Results: : Images of white matter were dominated by axons (CARS), gray matter displayed cell bodies with fluorescent inclusions (TPEF) while glioblastoma had a homogenous appearance. Necrotic areas exhibited large lipid droplets (CARS). First order parameter (mean, standard deviation, kurtosis, skewness, entropy) and second order parameters (contrast, correlation, energy, homogeneity, for 8 and 22 µm distances) were calculated separately for each channel. The comparison of texture parameters of images obtained with different acquisition settings showed that an averaging of 4 µm and a pixel dimension of 1 µm is sufficient for reliable discrimination. For instance, glioblastoma and white matter showed significant differences for CARS: standard deviation, skewness and entropy, for TPEF: standard deviation, kurtosis, skewness and entropy and for SHG: mean and skewness (t-test, P<0.05). The second order texture parameters of CARS and TPEF likewise provided to be reliable discriminators of tissue types.
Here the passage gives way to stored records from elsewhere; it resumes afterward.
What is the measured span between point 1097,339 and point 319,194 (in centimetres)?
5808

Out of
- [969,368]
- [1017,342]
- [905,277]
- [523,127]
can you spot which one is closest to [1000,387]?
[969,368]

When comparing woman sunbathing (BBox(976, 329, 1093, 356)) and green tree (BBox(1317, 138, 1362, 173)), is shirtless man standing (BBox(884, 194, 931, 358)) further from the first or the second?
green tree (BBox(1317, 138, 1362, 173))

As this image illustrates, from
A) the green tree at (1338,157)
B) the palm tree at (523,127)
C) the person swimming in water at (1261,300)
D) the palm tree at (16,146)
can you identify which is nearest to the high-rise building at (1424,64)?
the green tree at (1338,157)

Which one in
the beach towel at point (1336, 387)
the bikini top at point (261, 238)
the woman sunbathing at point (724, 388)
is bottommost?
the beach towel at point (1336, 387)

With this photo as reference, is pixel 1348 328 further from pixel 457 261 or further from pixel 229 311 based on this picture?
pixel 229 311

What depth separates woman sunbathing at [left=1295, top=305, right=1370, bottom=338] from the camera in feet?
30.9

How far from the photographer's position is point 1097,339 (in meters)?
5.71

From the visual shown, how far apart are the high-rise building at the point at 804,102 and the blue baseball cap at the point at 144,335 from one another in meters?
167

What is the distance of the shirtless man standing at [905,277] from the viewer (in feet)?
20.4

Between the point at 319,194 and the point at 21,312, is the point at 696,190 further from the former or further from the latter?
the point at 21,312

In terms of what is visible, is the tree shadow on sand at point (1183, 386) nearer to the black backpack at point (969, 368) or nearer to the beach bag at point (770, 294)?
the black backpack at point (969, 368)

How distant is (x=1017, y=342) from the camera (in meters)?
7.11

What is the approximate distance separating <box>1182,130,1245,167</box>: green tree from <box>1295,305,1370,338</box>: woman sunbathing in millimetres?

Conclusion: CARS-TPEF-SHG images of intermediate signal-to-noise ratio and a lateral resolution of 1 µm are sufficient to extract tissue characteristics using automated texture analysis. Therefore, observer-independent, reliable tissue classification of glioblastoma, white and gray matter as well as necrotic areas can be obtained. Based on this objective analysis, intraoperative multiphoton images could be classified in real-time to provide this information immediately to the surgeon. The current approach is extended to additional pathologies and tissue types.